WORK ORDER
Count all lines holding "United" in the data below and say the number, nothing more.
>>>
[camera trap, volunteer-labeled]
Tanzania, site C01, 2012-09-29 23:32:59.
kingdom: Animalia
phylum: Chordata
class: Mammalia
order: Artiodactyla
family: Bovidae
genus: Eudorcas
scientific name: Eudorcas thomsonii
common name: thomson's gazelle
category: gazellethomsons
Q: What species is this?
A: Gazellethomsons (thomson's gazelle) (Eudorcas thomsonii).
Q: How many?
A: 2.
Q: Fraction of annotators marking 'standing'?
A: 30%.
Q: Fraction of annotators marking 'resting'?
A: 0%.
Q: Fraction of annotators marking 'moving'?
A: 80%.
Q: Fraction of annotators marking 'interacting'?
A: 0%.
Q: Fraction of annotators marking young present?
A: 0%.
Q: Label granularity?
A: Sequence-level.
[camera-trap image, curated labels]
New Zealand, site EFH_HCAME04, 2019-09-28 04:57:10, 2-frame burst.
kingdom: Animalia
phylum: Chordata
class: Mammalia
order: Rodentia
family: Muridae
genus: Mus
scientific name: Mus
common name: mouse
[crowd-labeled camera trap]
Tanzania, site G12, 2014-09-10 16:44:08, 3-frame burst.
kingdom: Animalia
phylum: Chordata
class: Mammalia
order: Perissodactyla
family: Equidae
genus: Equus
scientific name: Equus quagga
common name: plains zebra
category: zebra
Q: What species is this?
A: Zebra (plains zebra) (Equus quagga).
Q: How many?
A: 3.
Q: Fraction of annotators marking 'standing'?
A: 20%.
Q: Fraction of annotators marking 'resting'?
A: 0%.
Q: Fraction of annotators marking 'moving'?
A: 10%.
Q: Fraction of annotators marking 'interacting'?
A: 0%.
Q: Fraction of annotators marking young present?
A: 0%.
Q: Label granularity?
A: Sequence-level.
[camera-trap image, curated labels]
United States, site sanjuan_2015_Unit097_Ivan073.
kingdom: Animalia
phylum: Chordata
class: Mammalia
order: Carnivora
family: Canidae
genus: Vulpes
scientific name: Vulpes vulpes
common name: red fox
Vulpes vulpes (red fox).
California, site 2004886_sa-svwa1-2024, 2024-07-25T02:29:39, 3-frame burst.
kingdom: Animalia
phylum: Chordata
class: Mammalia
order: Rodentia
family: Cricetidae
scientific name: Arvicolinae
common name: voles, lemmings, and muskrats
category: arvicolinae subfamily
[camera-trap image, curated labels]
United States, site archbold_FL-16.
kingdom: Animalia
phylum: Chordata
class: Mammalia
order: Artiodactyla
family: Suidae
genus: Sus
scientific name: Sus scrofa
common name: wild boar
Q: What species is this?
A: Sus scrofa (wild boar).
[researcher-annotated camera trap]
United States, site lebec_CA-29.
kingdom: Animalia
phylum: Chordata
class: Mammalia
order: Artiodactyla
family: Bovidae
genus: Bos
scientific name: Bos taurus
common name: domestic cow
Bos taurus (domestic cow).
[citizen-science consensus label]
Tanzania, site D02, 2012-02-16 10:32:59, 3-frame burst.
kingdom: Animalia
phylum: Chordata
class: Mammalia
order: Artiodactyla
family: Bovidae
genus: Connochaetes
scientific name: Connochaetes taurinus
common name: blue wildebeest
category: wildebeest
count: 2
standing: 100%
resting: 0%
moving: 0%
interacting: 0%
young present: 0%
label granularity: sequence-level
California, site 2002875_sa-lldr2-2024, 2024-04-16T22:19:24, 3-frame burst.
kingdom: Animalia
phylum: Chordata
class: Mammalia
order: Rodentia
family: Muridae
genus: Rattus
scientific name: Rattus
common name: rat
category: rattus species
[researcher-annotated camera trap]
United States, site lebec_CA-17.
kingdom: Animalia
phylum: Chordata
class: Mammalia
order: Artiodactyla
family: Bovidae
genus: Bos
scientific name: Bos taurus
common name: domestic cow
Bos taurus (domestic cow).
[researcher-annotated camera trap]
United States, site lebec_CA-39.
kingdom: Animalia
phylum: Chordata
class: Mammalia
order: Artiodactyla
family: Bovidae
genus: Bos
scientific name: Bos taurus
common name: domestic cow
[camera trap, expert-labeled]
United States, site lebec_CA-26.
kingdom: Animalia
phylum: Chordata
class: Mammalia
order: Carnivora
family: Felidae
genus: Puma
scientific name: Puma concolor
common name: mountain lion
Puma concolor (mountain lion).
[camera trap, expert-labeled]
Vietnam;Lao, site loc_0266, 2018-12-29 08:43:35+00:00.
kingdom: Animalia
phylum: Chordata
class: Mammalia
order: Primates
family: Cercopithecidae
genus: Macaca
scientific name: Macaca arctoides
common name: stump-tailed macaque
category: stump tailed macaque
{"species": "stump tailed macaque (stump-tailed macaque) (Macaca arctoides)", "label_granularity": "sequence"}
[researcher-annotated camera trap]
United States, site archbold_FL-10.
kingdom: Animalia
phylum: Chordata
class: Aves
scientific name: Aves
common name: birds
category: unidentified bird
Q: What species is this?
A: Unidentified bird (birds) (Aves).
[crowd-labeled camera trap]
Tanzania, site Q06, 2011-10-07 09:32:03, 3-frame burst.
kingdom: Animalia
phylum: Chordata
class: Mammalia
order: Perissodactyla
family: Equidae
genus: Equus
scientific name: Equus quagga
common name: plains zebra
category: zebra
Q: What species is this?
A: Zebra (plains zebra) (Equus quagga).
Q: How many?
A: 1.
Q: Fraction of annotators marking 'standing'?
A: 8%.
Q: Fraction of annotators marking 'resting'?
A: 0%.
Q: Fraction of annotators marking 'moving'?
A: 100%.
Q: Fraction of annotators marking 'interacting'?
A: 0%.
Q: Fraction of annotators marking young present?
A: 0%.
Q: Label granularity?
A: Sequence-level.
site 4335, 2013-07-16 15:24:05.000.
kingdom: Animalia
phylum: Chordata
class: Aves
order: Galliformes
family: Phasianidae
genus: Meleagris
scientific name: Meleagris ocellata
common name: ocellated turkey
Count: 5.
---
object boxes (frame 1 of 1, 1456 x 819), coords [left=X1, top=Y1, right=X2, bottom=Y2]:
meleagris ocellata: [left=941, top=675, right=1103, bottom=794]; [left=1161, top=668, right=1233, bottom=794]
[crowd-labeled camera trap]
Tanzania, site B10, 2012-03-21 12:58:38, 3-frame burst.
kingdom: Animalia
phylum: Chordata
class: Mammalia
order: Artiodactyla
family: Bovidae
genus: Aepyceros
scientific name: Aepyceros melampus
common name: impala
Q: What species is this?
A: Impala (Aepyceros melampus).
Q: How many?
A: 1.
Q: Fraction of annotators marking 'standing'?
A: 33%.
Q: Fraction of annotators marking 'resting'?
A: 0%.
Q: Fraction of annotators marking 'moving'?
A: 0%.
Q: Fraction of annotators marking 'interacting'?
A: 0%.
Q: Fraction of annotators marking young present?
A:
<<<
EXERCISE OUTPUT
7